Mariano F. Wlathe
La brisa levantó el fino polvo de un cortinal junto al camino. El sol ardiente coloreó el campo de verde arrebatado. El mar sonaba a lo lejos. Era una hermosa mañana de domingo, de aquellas que solo las costas caribeñas saben dar. Ángel caminó nervioso, bromeando con sus amigos. Prometió que lo haría, todos ya lo habían hecho, y él no iba a acobardarse. Tenía once años, era el menor de los cinco; el mayor era su hermano Luis de catorce, recién cumplidos. Entre juegos y chistes cada uno contó su experiencia. Era un juego de niños, una tradición local, un rito de iniciación.
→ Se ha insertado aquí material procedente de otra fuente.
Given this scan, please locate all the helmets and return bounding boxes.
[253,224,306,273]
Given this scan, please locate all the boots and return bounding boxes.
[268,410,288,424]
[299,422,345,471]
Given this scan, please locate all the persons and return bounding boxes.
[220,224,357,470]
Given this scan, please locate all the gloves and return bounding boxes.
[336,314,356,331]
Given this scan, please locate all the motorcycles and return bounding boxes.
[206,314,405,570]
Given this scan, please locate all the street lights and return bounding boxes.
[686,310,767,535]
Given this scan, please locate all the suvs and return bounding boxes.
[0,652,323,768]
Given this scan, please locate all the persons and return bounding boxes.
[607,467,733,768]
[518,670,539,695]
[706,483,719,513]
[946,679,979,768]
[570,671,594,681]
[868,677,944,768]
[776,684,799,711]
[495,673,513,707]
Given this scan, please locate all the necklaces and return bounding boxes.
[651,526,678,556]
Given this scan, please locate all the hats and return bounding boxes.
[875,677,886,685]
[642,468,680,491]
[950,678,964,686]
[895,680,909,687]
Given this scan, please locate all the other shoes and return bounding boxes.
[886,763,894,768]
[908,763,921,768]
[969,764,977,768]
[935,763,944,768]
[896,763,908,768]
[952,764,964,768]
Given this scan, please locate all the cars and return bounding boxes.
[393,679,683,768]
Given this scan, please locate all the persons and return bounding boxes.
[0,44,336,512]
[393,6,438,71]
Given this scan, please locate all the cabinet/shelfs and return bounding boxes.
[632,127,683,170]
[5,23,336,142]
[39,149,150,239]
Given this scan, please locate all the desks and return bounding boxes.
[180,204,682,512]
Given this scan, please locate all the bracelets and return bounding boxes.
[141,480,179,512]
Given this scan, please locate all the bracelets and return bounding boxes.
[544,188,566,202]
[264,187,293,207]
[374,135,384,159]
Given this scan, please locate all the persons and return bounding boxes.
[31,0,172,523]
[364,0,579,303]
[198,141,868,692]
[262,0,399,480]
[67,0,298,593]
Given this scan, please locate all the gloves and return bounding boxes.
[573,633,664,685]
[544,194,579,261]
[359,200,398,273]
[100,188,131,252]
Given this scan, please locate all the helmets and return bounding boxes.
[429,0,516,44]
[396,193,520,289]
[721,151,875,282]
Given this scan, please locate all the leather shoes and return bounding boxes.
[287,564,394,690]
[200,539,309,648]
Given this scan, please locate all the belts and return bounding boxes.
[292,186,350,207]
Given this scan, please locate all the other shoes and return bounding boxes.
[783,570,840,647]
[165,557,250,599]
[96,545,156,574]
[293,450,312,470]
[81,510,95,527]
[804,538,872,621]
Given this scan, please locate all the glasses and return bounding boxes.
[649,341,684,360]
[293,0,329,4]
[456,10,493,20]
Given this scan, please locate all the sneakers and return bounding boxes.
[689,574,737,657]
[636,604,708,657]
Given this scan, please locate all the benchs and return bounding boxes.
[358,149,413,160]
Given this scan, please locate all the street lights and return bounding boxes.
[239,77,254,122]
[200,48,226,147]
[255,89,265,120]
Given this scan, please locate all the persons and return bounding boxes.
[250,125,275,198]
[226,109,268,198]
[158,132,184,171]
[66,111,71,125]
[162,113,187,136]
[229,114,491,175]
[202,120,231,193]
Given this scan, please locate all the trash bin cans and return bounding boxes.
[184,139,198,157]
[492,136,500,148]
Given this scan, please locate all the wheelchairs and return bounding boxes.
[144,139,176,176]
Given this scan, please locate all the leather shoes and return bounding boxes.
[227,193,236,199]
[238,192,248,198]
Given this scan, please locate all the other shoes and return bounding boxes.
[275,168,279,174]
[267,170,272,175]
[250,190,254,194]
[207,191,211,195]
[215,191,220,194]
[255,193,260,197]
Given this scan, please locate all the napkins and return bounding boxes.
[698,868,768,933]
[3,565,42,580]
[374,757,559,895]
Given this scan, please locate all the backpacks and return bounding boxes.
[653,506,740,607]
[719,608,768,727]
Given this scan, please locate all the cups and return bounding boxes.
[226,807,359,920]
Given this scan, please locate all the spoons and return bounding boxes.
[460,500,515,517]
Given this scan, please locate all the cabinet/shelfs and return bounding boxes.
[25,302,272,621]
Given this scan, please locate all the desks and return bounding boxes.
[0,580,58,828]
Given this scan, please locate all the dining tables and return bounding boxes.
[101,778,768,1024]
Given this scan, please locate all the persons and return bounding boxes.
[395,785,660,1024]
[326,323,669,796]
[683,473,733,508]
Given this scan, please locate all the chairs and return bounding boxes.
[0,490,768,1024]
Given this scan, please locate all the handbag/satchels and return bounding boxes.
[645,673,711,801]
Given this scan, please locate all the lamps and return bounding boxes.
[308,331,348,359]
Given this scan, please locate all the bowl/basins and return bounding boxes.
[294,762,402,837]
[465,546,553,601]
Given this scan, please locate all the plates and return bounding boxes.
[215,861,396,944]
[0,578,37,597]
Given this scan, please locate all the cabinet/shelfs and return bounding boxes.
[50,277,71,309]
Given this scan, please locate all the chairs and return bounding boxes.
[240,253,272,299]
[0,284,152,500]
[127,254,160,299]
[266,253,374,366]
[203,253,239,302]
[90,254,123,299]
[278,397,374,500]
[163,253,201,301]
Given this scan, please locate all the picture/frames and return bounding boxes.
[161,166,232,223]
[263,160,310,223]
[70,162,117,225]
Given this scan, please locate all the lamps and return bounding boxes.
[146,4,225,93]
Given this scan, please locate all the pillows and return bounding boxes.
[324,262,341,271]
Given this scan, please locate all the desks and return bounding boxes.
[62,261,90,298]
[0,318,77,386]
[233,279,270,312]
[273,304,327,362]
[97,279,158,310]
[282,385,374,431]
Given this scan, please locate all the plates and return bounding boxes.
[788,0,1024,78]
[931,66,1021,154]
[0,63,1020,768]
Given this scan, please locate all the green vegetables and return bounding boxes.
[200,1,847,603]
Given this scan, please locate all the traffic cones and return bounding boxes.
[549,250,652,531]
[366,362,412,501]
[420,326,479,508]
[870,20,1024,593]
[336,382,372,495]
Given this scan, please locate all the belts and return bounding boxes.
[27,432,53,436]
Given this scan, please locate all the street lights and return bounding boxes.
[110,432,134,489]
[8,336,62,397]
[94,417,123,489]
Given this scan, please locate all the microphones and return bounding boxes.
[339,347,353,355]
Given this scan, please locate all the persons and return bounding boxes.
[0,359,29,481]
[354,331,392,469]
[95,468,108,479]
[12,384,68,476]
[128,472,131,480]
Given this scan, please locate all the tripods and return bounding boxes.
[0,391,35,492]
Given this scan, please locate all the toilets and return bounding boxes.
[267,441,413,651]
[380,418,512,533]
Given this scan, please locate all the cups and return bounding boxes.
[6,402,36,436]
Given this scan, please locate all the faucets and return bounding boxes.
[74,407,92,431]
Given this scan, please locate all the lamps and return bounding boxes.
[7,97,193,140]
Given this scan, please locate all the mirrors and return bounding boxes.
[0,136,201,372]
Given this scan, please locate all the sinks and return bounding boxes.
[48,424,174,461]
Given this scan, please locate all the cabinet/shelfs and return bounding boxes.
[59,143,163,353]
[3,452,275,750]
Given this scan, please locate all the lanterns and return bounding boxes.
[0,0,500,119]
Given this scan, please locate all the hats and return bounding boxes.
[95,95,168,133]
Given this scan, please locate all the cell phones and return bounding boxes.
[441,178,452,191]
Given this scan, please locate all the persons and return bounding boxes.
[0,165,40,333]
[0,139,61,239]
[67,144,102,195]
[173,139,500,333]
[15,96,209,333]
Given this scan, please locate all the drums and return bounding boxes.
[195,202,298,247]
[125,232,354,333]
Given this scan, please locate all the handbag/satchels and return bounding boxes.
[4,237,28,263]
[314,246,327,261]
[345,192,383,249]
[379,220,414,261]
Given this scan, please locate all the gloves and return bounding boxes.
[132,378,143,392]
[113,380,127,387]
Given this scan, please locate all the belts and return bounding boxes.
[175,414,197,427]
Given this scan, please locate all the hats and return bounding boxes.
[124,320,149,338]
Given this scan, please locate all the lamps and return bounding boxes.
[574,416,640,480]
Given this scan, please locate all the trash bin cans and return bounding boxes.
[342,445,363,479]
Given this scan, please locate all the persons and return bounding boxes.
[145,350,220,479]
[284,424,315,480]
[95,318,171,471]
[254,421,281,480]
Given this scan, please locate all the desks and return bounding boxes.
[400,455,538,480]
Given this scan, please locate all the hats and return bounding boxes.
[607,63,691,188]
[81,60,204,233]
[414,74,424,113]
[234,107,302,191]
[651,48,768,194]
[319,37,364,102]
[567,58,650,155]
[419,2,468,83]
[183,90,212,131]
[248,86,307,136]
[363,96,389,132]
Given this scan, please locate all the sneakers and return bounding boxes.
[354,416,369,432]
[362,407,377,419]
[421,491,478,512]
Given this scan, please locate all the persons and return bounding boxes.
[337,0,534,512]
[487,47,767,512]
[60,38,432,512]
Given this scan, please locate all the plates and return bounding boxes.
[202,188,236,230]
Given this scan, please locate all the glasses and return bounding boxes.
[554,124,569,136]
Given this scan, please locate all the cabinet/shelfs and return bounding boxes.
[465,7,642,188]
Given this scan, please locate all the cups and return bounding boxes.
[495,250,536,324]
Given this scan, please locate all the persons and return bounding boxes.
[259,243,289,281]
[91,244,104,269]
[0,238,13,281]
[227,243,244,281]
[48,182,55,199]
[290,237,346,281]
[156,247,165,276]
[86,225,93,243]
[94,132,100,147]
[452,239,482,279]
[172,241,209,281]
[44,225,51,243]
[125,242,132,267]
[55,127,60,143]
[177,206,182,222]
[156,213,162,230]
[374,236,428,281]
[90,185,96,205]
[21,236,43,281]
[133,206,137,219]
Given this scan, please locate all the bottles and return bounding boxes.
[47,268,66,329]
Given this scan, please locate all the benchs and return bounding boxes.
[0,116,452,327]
—Todo el mundo lo hace. Al crecer lo dejan —dijeron los ancianos cuando corrió la noticia—. Es un secreto a voces.
Los gritos de horror de los niños contrastaron con el cielo azul y la paz del campo. Corrieron sin estar seguros de pedir ayuda o esconderse. Ángel yacía inmóvil, recostado en el suelo, mirando al cielo. Un delgado hilo de sangre salía de su oreja y se perdía entre el pasto. El pueblo se horrorizó. Corrió la voz. Reporteros, turistas morbosos y ambientalistas indignados acudieron a ver la burra blanca que, de una coz, mató a un niño de once años. Un niño que se quedó tendido sobre el pasto, con la mirada al cielo y los pantalones abajo.